§ Exercise task: Start at the line containing "At what range is (226,207) from the camera?" and transcribe every line exactly through the end of the records below, and only those lines.

START Excerpted records

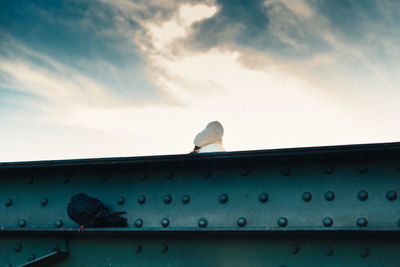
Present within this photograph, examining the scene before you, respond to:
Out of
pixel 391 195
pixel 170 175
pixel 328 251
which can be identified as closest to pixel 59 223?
pixel 170 175

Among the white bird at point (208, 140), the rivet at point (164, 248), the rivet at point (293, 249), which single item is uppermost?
the white bird at point (208, 140)

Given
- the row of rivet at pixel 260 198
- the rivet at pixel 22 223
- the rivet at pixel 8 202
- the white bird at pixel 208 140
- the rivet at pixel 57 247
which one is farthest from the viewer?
the white bird at pixel 208 140

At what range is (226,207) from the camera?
362 centimetres

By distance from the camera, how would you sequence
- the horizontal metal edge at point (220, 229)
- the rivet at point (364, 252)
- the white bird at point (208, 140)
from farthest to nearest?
the white bird at point (208, 140) < the rivet at point (364, 252) < the horizontal metal edge at point (220, 229)

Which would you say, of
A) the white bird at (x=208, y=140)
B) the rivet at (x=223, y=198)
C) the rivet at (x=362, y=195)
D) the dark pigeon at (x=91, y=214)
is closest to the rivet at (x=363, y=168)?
the rivet at (x=362, y=195)

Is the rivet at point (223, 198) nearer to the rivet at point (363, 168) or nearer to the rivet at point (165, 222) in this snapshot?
the rivet at point (165, 222)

END Excerpted records

§ Answer to the problem:
At what range is (226,207) from the camera?
362 centimetres

By distance from the camera, how would you sequence
- the horizontal metal edge at point (220, 229)
- the rivet at point (364, 252)
- the white bird at point (208, 140)
from farthest to nearest?
the white bird at point (208, 140) < the rivet at point (364, 252) < the horizontal metal edge at point (220, 229)

Which would you say, of
A) the white bird at (x=208, y=140)
B) the rivet at (x=223, y=198)
C) the rivet at (x=362, y=195)
D) the dark pigeon at (x=91, y=214)
is closest to the rivet at (x=363, y=168)?
the rivet at (x=362, y=195)

Is the rivet at point (223, 198) nearer to the rivet at point (363, 168) or nearer to the rivet at point (165, 222) in this snapshot?
the rivet at point (165, 222)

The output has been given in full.